Like many musicians, Sudler didn’t just play music. She also had to take on extra jobs to make ends meet. 

“I had two sons to support once my marriage was done, so I worked as a cashier, bank teller, and in mental health and administration. I would step outside the music box if I had to,” she said. “Music is my ministry, though.”

Sudler graduated from Roosevelt Junior High School and Germantown High School. She attended the prestigious Berklee College of Music in Boston for a summer program but could not continue because “my mother was in between financially - she made too much for me to get tuition assistance and too little to afford the cost,” she said. 

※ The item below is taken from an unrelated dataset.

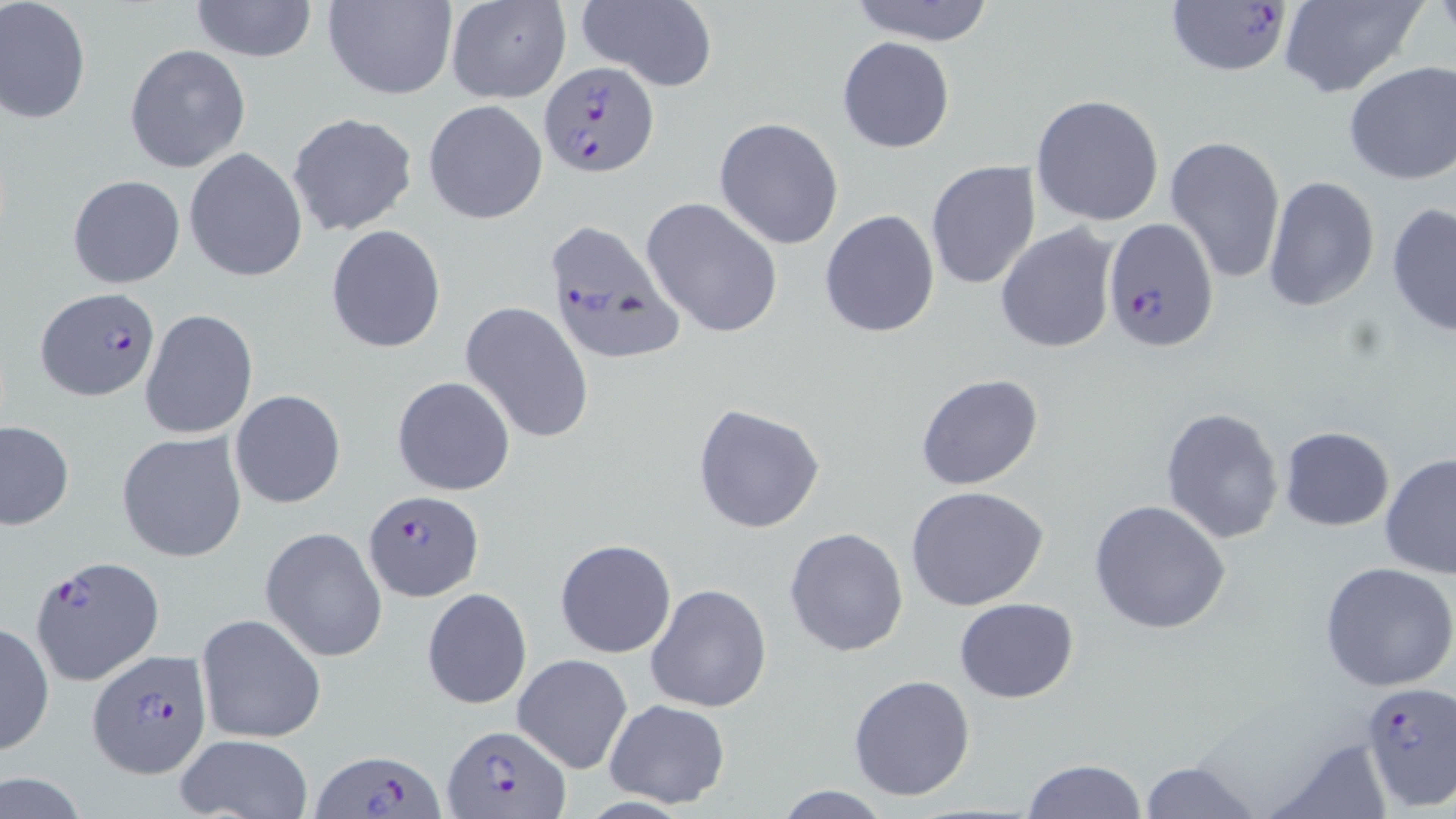
Approximate bounding boxes as (x1, y1, x2, y2) in pixels.
Plasmodium falciparum-infected red blood cells: (1166, 0, 1292, 78), (537, 60, 658, 177), (1102, 216, 1219, 353), (540, 217, 686, 368), (35, 289, 159, 401), (362, 489, 484, 601), (31, 555, 163, 685), (86, 647, 212, 778), (1358, 684, 1455, 809), (440, 724, 567, 816), (315, 748, 444, 819).

Uninfected red blood cell locations: (0, 0, 91, 124), (188, 0, 317, 63), (322, 0, 458, 101), (446, 0, 569, 103), (572, 0, 718, 91), (841, 0, 1001, 46), (1278, 0, 1429, 100), (836, 36, 956, 154), (124, 43, 252, 174), (1342, 60, 1456, 186), (1031, 94, 1165, 227), (423, 99, 548, 224), (286, 112, 420, 238), (713, 117, 844, 250), (1163, 135, 1286, 284), (184, 148, 307, 283), (925, 159, 1042, 291), (68, 175, 185, 288), (1262, 176, 1380, 311), (641, 196, 784, 338), (1386, 200, 1456, 339), (819, 209, 941, 339), (994, 222, 1120, 357), (326, 225, 447, 354), (460, 301, 594, 444), (140, 308, 258, 439), (915, 373, 1045, 491), (392, 376, 516, 496), (230, 389, 347, 509), (691, 404, 825, 534), (1161, 405, 1287, 545), (0, 420, 74, 530), (1279, 426, 1393, 531), (117, 431, 247, 563), (1380, 451, 1456, 579), (906, 486, 1051, 612), (1089, 498, 1231, 635), (261, 526, 388, 662), (784, 527, 910, 658), (554, 537, 677, 659), (1319, 561, 1456, 692), (647, 583, 772, 713), (422, 587, 532, 709), (954, 597, 1079, 703), (195, 613, 326, 745), (0, 622, 54, 757), (512, 654, 633, 772), (847, 673, 976, 801), (602, 700, 731, 807), (174, 734, 312, 819), (1265, 739, 1391, 816), (1022, 758, 1149, 818), (1138, 759, 1262, 818), (1, 773, 92, 818), (771, 786, 897, 818). Slide-level diagnosis: Plasmodium falciparum. Image is 1456×819 pixels. Optical microscopy. May-Grünwald-Giemsa stain. Captured at 1000x magnification. Thin blood film. Single field of view.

Much later Sudler earned a degree in music from Temple University’s Esther Boyer College of Music, studying music therapy, composition and performance.

During her long career, Sudler performed for large and small audiences. Among other projects, she was commissioned to compose music for the Philadelphia Jazz Project; Retro Love, the Kimmel Center Jazz residency; and Jazz Bridge Philadelphia. She created the choral arrangement of her own composition, "Standing Up," for an all-female ensemble, the esteemed Anna Crusis Feminist Choir. In 2009, she organized and hosted the Philadelphia Jazz Summit, which featured outstanding guitarists from many different genres and lasted 10 years. 

Of all her albums, she told me, her favorite was “Time for a Change,” which originally was released in the mid-1970s.

“She was amazing, so caring and talented,” Sudler’s friend Gloria Rohlfs, of Mt. Airy, said last week. “She was the first musician I heard when I moved to Philly in 1989, a woman guitarist, inspirational.”

Sudler is survived by her brothers, Truman and Duane; her sons Erik and Lemar Honesty, and three grandchildren. A viewing will be held Saturday, Sept. 3, 9 to 11 a.m., at First United Methodist Church of Germantown, 6001 Germantown Ave.